Scenario-based recommendation table
| Developer scenario | Better fit from source data | Why |
|---|---|---|
| Deno-native TypeScript app | Deno Deploy | Designed for Deno scripts, native TypeScript, and Deno APIs |
| Lightweight global API | Cloudflare Workers | Larger edge network and low cold-start figures |
| Edge auth or rate limiting | Cloudflare Workers | Strong fit for request-path logic and global routing |
| App needing object storage and queues | Cloudflare Workers | R2 and Queues are cited platform services |
| App needing built-in cron | Deno Deploy | Deno.cron is cited as native |
| Security-conscious runtime permissions | Deno Deploy | Explicit permissions model is a cited differentiator |
| Deno code targeting Cloudflare | Cloudflare Workers with denoflare | Deno docs show Module Worker deployment, with constraints |
| Memory-heavy edge workload | Verify carefully | Cloudflare has cited 128 MB limit; Deno limits vary by tier |
For many teams, the decision is less about raw speed and more about platform fit. If you want the broadest edge platform, Cloudflare Workers has the advantage in the provided research. If you want the cleanest Deno-first deployment model with native TypeScript and explicit permissions, Deno Deploy remains compelling.
Bottom Line
In the Deno Deploy vs Cloudflare Workers comparison, Cloudflare Workers has the broader platform story: more cited global locations, more bundled services, lower published paid entry pricing in the comparison data, and strong fit for API-heavy edge workloads. It is especially attractive for auth, routing, webhooks, cache-aware applications, and workloads that benefit from Cloudflare’s KV, R2, D1, Durable Objects, and Queues.
Deno Deploy is the better fit for Deno-native applications, TypeScript-first teams, built-in cron use cases, and developers who value explicit runtime permissions. It may also be simpler if your application already runs cleanly as a Deno script and you are comfortable with GitHub-based deployment.
The practical recommendation: choose Cloudflare Workers for a broader edge application platform and maximum global reach. Choose Deno Deploy when Deno compatibility, native TypeScript, explicit permissions, and Deno-native deployment are more important than platform breadth.
FAQ
Is Deno Deploy or Cloudflare Workers better?
Based on the provided comparison data, Cloudflare Workers generally scores higher overall and offers a broader edge platform. However, Deno Deploy can be the better choice for Deno-native TypeScript apps, built-in cron, and teams that value explicit runtime permissions.
Do both Deno Deploy and Cloudflare Workers have free plans?
Yes. The source data confirms that both Deno Deploy and Cloudflare Workers offer free plans. One pricing snapshot also cites 100K requests per day free for both platforms.
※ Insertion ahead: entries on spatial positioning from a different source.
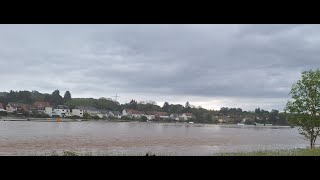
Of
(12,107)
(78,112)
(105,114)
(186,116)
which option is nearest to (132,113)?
(105,114)

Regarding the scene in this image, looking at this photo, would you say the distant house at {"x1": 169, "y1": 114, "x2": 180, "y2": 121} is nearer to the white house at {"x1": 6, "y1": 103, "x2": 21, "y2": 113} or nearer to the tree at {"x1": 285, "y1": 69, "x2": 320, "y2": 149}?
the white house at {"x1": 6, "y1": 103, "x2": 21, "y2": 113}

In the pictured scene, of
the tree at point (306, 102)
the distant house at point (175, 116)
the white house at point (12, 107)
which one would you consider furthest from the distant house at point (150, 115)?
the tree at point (306, 102)

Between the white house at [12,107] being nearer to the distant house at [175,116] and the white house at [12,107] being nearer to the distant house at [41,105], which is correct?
the distant house at [41,105]

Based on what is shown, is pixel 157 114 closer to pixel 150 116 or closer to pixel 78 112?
pixel 150 116

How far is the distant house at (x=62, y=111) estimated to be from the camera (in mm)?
42706

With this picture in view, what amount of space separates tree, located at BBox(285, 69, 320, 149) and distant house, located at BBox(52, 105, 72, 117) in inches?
1339

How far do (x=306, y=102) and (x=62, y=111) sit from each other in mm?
37201

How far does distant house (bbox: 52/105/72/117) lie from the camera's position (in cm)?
4271
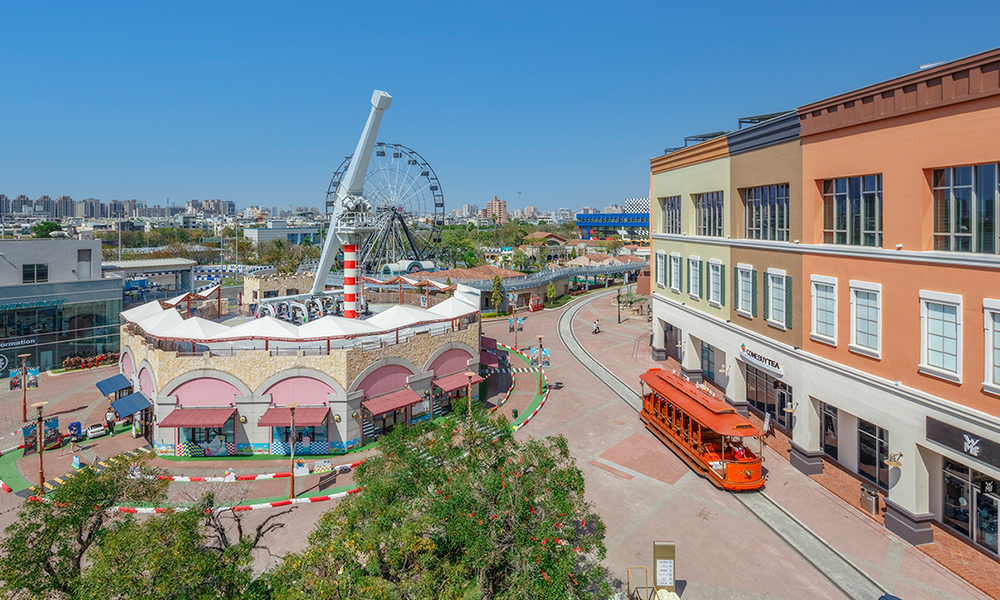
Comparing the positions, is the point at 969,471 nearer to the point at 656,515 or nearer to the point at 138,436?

Which is cheaper: Deno Deploy or Cloudflare Workers?
At the time of writing, comparison data lists Cloudflare Workers with a published paid entry of $5/month and Deno Deploy with a published paid entry of $20/month. Another source cites $0.30 per million requests for both. Always verify current pricing and limits on the provider websites before purchasing.
Which platform has better global coverage?
The provided sources cite Cloudflare Workers as running across 300+ locations or 330+ PoPs, while Deno Deploy is cited at 35+ edge locations / regions. For globally distributed, latency-sensitive APIs, Cloudflare’s larger footprint is a major advantage in the source data.
Can Deno code run on Cloudflare Workers?
Yes, but with constraints. Deno’s documentation shows how to deploy a Deno function to Cloudflare Workers using denoflare, but it notes that you can deploy Module Workers rather than full web servers or apps.
Which platform is better for storage and databases?
Cloudflare Workers has the broader set of cited platform services: Workers KV, Durable Objects, R2, D1, Queues, and the Cache API. Deno Deploy offers Deno KV and Deno.cron, with a strong Deno-native runtime and explicit permissions model.